3. On the 5th of May, 1876, the defendant falsely and maliciously wrote and published in a letter addressed to one J. F., of and concerning the plaintiff, and of and concerning him in the way of his profession as a teacher of music, the words following, that is to say-[Here set out the words in full] -meaning thereby that the plaintiff was a man of dissolute habits and profligate life, and not fit for an appointment as music master in any academy for young ladies.

The plaintiff claims :

(1) £500 damages for the slander set out in the 1st

paragraph.

(2) £500 damages for the libel set out in the 3rd paragraph.

8. Action for Slander of a Man in the way of his Trade.

1. The plaintiff at the time of the grievance hereinafter mentioned was and still is a manufacturer of brushes and brooms, carrying on his business at

2. On or about the 1st of June, 1877, the defendant falsely and maliciously spoke and published of the plaintiff in relation to his said trade and business as aforesaid, the words following, that is to say: "You have got a commission to buy for that fellow H. (meaning thereby the plaintiff), who always lets his cheques go back. He (meaning the plaintiff) can pay for nothing. In fact, he never pays anybody. He is sued in all directions, and has had the bailiffs in his warehouse. Indeed, he never pays anybody until he is compelled, and his business will soon be shut up;" meaning thereby that the plaintiff as such trader had been guilty of fraudulent and dishonest practices, and that he was insolvent and unable to pay his just debts.

3. The said words were spoken and published in the hearing of Messrs. G. & Co., merchants, of L., and Mr. W., broker, of L.; and by reason of the speaking and publishing of the said words in their hearing the said Messrs. G. and Mr. W. refused to sell goods to the plaintiff on credit as they otherwise would have done, and to have any dealings or transactions with the plaintiff in the way of his trade and business, and the plaintiff thereby incurred damage and injury to his credit and otherwise.

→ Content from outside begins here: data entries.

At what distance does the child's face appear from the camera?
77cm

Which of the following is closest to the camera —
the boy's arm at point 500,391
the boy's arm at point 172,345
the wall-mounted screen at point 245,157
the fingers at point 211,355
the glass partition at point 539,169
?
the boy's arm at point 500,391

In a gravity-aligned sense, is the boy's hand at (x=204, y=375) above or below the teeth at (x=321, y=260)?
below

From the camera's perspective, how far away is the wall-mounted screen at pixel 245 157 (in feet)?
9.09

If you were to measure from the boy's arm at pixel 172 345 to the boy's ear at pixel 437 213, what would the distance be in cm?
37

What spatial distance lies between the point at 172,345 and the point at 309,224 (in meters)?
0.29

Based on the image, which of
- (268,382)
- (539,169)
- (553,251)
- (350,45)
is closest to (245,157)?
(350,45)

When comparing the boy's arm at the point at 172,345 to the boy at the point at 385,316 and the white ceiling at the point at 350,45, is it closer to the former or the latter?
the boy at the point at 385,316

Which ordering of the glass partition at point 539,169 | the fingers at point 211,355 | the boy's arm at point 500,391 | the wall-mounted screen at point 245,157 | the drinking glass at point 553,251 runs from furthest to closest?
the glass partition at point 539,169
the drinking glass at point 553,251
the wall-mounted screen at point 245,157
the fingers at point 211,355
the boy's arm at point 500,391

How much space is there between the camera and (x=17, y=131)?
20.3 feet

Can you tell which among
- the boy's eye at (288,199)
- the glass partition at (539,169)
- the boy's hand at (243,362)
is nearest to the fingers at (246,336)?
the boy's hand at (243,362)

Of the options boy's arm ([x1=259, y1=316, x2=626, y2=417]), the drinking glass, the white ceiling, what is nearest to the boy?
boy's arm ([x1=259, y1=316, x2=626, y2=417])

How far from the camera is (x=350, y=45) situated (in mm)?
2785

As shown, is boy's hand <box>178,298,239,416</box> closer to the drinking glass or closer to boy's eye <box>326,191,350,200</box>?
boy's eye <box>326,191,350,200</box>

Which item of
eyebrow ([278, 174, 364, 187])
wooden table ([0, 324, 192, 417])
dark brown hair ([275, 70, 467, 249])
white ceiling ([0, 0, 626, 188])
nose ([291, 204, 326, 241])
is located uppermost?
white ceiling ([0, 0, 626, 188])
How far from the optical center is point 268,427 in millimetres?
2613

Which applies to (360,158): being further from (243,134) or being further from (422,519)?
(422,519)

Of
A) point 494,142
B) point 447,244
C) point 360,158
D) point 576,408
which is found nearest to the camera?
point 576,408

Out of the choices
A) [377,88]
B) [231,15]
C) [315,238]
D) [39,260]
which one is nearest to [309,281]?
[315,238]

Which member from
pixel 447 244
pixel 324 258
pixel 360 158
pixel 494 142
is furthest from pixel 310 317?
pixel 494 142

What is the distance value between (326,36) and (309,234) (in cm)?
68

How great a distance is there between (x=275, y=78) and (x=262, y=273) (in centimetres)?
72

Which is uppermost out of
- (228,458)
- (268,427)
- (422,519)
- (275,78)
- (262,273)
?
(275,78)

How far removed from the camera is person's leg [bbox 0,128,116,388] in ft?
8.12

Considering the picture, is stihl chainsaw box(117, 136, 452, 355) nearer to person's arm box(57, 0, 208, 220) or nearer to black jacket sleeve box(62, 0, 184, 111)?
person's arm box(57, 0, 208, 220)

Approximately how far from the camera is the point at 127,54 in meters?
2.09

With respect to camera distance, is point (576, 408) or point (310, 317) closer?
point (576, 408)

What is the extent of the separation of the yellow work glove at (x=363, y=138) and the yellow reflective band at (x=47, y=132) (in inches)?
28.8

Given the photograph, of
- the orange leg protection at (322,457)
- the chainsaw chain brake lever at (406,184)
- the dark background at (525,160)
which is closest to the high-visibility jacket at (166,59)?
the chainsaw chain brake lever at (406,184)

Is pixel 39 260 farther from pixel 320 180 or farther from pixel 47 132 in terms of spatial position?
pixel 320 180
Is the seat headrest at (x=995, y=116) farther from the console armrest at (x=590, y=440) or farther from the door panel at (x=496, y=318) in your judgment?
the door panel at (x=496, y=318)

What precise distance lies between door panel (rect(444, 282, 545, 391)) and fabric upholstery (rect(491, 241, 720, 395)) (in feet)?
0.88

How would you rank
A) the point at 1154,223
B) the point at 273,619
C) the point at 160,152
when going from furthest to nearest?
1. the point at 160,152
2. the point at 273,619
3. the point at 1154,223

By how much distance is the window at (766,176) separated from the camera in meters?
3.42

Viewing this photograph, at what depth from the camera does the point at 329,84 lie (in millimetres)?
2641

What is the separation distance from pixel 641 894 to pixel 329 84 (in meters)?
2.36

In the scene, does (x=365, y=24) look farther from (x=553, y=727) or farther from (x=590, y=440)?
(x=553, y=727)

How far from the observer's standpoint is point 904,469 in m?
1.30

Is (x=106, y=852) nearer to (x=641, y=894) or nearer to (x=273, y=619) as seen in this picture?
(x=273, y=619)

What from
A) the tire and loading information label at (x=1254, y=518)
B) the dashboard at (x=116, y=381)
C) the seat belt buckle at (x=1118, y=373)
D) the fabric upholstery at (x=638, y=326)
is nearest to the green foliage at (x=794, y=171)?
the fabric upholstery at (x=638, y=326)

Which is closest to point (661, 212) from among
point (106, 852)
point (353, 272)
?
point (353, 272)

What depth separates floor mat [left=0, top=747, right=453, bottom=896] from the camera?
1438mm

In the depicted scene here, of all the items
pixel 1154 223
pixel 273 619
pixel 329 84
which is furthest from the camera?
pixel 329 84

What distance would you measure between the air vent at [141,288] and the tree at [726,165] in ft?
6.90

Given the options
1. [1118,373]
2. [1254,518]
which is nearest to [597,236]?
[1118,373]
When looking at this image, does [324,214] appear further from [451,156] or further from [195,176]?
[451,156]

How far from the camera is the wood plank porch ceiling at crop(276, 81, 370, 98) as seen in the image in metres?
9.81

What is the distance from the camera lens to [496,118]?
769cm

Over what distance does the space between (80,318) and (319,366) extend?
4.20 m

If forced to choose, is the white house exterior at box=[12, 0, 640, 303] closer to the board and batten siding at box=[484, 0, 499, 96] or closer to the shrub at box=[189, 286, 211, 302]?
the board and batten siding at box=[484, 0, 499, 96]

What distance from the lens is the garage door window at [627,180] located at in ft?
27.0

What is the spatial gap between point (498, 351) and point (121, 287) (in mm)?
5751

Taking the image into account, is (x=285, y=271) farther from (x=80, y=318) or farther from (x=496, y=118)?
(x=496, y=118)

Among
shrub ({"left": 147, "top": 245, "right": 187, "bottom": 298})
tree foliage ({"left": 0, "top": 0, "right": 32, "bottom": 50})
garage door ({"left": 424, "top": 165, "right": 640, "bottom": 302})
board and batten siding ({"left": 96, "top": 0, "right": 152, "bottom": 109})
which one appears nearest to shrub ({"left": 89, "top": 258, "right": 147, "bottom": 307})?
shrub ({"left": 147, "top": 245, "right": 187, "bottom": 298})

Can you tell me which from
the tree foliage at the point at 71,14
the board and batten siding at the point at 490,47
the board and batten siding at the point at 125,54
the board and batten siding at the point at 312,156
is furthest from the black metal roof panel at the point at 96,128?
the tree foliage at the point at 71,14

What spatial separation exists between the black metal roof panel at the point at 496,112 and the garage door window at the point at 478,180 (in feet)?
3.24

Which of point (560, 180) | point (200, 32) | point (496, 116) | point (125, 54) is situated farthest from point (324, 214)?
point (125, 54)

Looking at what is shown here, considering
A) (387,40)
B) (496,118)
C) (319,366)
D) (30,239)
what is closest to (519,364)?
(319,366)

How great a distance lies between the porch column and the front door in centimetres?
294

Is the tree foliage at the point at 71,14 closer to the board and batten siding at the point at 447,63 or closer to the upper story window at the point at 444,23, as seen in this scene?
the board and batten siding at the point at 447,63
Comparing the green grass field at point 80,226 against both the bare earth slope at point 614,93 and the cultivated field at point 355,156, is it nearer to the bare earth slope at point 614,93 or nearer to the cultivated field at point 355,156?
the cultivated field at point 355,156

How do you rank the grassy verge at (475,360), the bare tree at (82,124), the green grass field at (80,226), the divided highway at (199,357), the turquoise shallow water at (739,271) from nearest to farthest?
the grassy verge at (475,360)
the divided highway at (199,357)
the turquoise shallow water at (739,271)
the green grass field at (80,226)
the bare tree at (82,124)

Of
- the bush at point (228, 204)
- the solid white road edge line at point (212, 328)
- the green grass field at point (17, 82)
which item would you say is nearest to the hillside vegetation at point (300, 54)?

The plaintiff claims £500.

9. Defence alleging that the Words complained of were spoken by the Defendant as an Advocate in Defence of his Client. When the alleged words were spoken the defendant was a solicitor and as such solicitor was engaged in defending one A. B., who was charged with an offence before the stipendiary

magistrate having jurisdiction at B. The alleged words were spoken (if at all) while he was engaged as such advocate as aforesaid and in the capacity of advocate, and not otherwise.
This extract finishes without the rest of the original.